Spatial reasoning records
▼▼▼

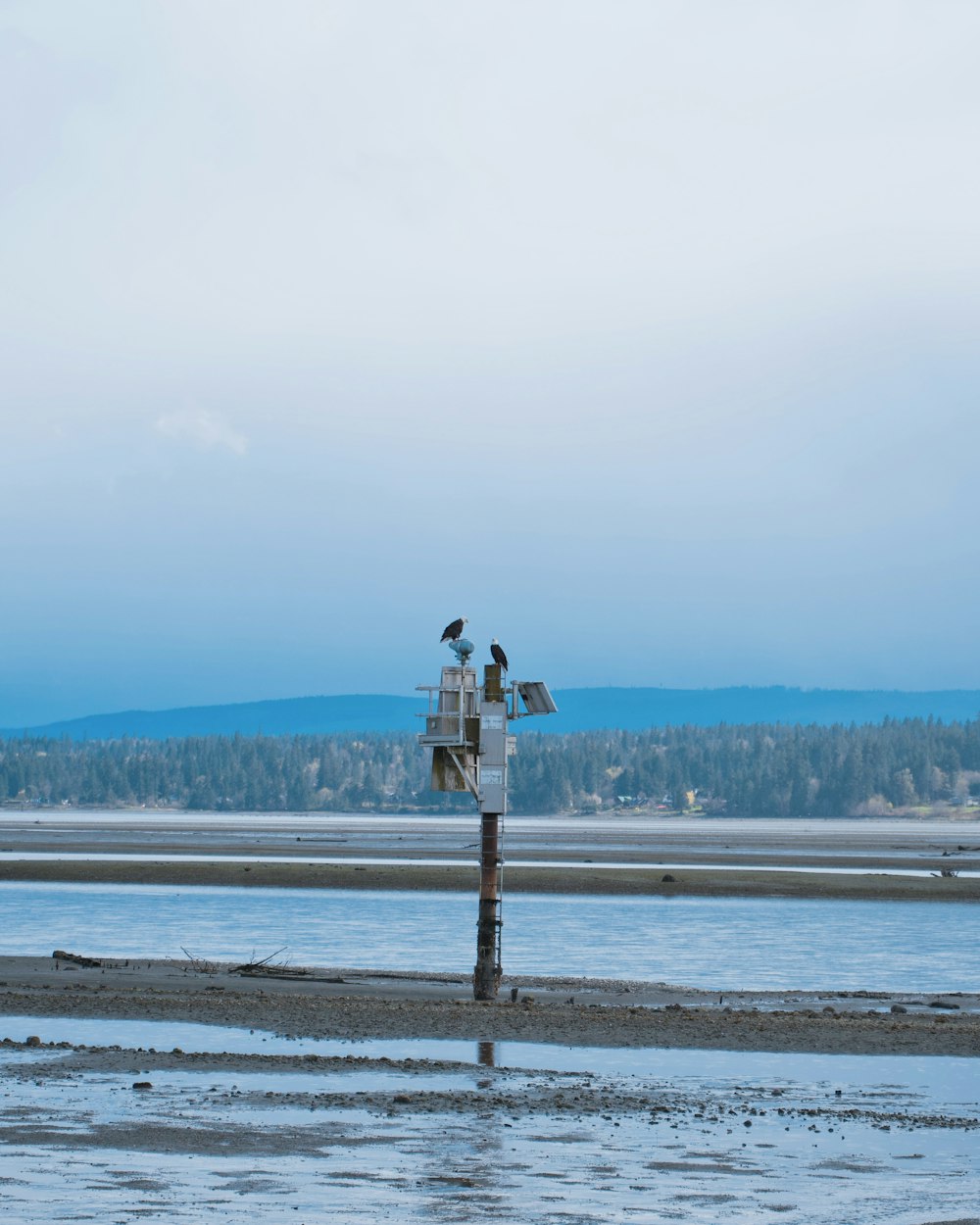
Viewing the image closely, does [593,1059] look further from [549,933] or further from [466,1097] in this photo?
[549,933]

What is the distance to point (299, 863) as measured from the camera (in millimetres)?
91562

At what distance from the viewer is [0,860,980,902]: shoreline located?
74.4 m

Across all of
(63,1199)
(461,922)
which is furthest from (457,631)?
(461,922)

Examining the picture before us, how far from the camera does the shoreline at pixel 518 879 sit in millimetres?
74375

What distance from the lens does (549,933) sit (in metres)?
51.2

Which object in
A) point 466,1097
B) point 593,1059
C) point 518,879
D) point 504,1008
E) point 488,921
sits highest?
point 488,921

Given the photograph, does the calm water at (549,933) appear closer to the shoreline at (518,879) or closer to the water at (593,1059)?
the shoreline at (518,879)

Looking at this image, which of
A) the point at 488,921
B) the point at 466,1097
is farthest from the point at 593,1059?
the point at 488,921

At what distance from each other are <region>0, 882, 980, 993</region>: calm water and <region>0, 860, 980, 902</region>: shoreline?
3.50 metres

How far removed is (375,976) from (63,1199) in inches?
890

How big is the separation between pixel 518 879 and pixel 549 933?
27.9 m

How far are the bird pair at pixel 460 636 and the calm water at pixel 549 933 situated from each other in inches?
377

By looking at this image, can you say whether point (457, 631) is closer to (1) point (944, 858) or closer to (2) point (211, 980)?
(2) point (211, 980)

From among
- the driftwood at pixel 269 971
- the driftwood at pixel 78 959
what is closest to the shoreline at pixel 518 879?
the driftwood at pixel 78 959
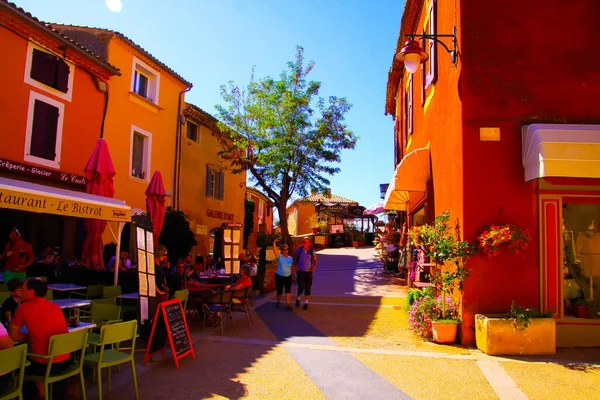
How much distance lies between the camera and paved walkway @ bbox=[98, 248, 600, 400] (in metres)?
5.14

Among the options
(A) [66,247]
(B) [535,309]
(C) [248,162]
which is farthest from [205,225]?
(B) [535,309]

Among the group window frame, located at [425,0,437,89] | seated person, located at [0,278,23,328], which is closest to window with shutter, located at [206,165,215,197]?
window frame, located at [425,0,437,89]

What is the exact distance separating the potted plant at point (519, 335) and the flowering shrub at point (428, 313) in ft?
2.77

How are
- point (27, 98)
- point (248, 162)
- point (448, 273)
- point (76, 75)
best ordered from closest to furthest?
point (448, 273)
point (27, 98)
point (76, 75)
point (248, 162)

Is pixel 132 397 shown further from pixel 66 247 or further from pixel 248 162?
pixel 248 162

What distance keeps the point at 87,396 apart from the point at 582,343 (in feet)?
23.6

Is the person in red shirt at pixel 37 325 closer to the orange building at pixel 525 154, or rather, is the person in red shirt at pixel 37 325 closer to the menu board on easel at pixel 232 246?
the orange building at pixel 525 154

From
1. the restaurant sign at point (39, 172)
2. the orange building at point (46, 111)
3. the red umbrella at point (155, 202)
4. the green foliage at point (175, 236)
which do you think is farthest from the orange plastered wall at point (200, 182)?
the red umbrella at point (155, 202)

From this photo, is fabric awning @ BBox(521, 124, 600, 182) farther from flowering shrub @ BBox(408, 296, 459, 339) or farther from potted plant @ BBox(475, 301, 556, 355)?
flowering shrub @ BBox(408, 296, 459, 339)

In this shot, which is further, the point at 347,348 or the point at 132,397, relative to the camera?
the point at 347,348

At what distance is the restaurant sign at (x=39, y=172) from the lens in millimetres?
10727

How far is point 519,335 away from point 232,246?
23.7 feet

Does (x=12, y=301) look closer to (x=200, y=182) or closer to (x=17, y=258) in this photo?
(x=17, y=258)

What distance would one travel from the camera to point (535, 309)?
721cm
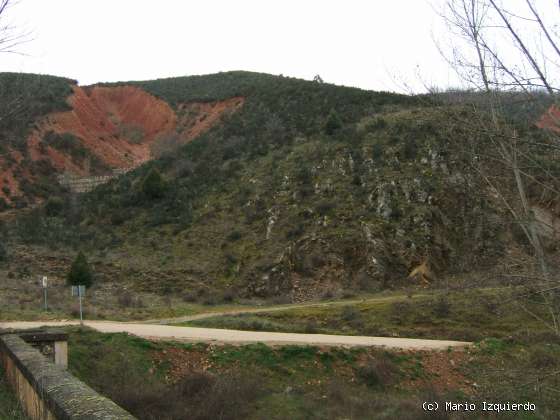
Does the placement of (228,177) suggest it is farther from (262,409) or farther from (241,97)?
(262,409)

▲▲▲

■ EXERCISE DIRECTIONS:
Reproduce every line of the records above word for word, omitting the pictures from your answer.

■ COMPLETE ANSWER:
Viewing the image closely, does [593,1059] look further from [549,933] or further from [466,1097] in this photo?
[549,933]

What is the distance to point (299, 863) as measured from the camera (in millimetres)?
91562

At what distance from the viewer is [0,860,980,902]: shoreline located?
74.4 m

Across all of
(63,1199)
(461,922)
which is furthest from (457,631)?
(461,922)

Examining the picture before us, how far from the camera does the shoreline at pixel 518 879 sit in millimetres?
74375

What distance from the lens does (549,933) sit (in metres)?
51.2

Which object in
A) point 466,1097
B) point 593,1059
C) point 518,879
D) point 504,1008
E) point 488,921
sits highest?
point 488,921

Given the photograph, does the calm water at (549,933) appear closer to the shoreline at (518,879) or closer to the water at (593,1059)?
the shoreline at (518,879)

Looking at this image, which of
A) the point at 488,921
B) the point at 466,1097
is farthest from the point at 593,1059?
the point at 488,921

At what distance from each other are <region>0, 882, 980, 993</region>: calm water and <region>0, 860, 980, 902</region>: shoreline?
3.50 metres

How far removed is (375,976) from (63,1199) in inches?
890

How big is the separation between pixel 518 879 and pixel 549 933?
27.9 m

How far are the bird pair at pixel 460 636 and the calm water at pixel 549 933 situated from each other in inches?
377

By looking at this image, can you say whether point (457, 631) is closer to (1) point (944, 858) or closer to (2) point (211, 980)?
(2) point (211, 980)

From among
- the driftwood at pixel 269 971
- the driftwood at pixel 78 959
what is closest to the shoreline at pixel 518 879?
the driftwood at pixel 78 959
How much distance lies between the camera and paved walkway @ bbox=[98, 248, 600, 400] (in metres)?
5.14

Among the options
(A) [66,247]
(B) [535,309]
(C) [248,162]
which is farthest from [205,225]?
(B) [535,309]

Among the group window frame, located at [425,0,437,89] | seated person, located at [0,278,23,328], which is closest to window with shutter, located at [206,165,215,197]?
window frame, located at [425,0,437,89]

What is the exact distance separating the potted plant at point (519, 335) and the flowering shrub at point (428, 313) in ft?
2.77

How are
- point (27, 98)
- point (248, 162)
- point (448, 273)
- point (76, 75)
best ordered from closest to furthest?
point (448, 273)
point (27, 98)
point (76, 75)
point (248, 162)

Is pixel 132 397 shown further from pixel 66 247 or further from pixel 248 162?
pixel 248 162

What distance keeps the point at 87,396 apart from the point at 582,343 (in feet)?
23.6

Is the person in red shirt at pixel 37 325 closer to the orange building at pixel 525 154, or rather, is the person in red shirt at pixel 37 325 closer to the menu board on easel at pixel 232 246?
the orange building at pixel 525 154

From
1. the restaurant sign at point (39, 172)
2. the orange building at point (46, 111)
3. the red umbrella at point (155, 202)
4. the green foliage at point (175, 236)
which do you think is farthest from the orange plastered wall at point (200, 182)?
the red umbrella at point (155, 202)

From this photo, is fabric awning @ BBox(521, 124, 600, 182) farther from flowering shrub @ BBox(408, 296, 459, 339) or farther from potted plant @ BBox(475, 301, 556, 355)?
flowering shrub @ BBox(408, 296, 459, 339)

In this shot, which is further, the point at 347,348 or the point at 132,397, relative to the camera?
the point at 347,348

At what distance is the restaurant sign at (x=39, y=172) from the lens in millimetres?
10727

How far is point 519,335 away from point 232,246?
23.7 feet

Does (x=12, y=301) look closer to (x=200, y=182) or closer to (x=17, y=258) in this photo?
(x=17, y=258)

What distance would one travel from the camera to point (535, 309)?
721cm
Does the placement of (228,177) suggest it is farther from (262,409) or farther from (241,97)?
(262,409)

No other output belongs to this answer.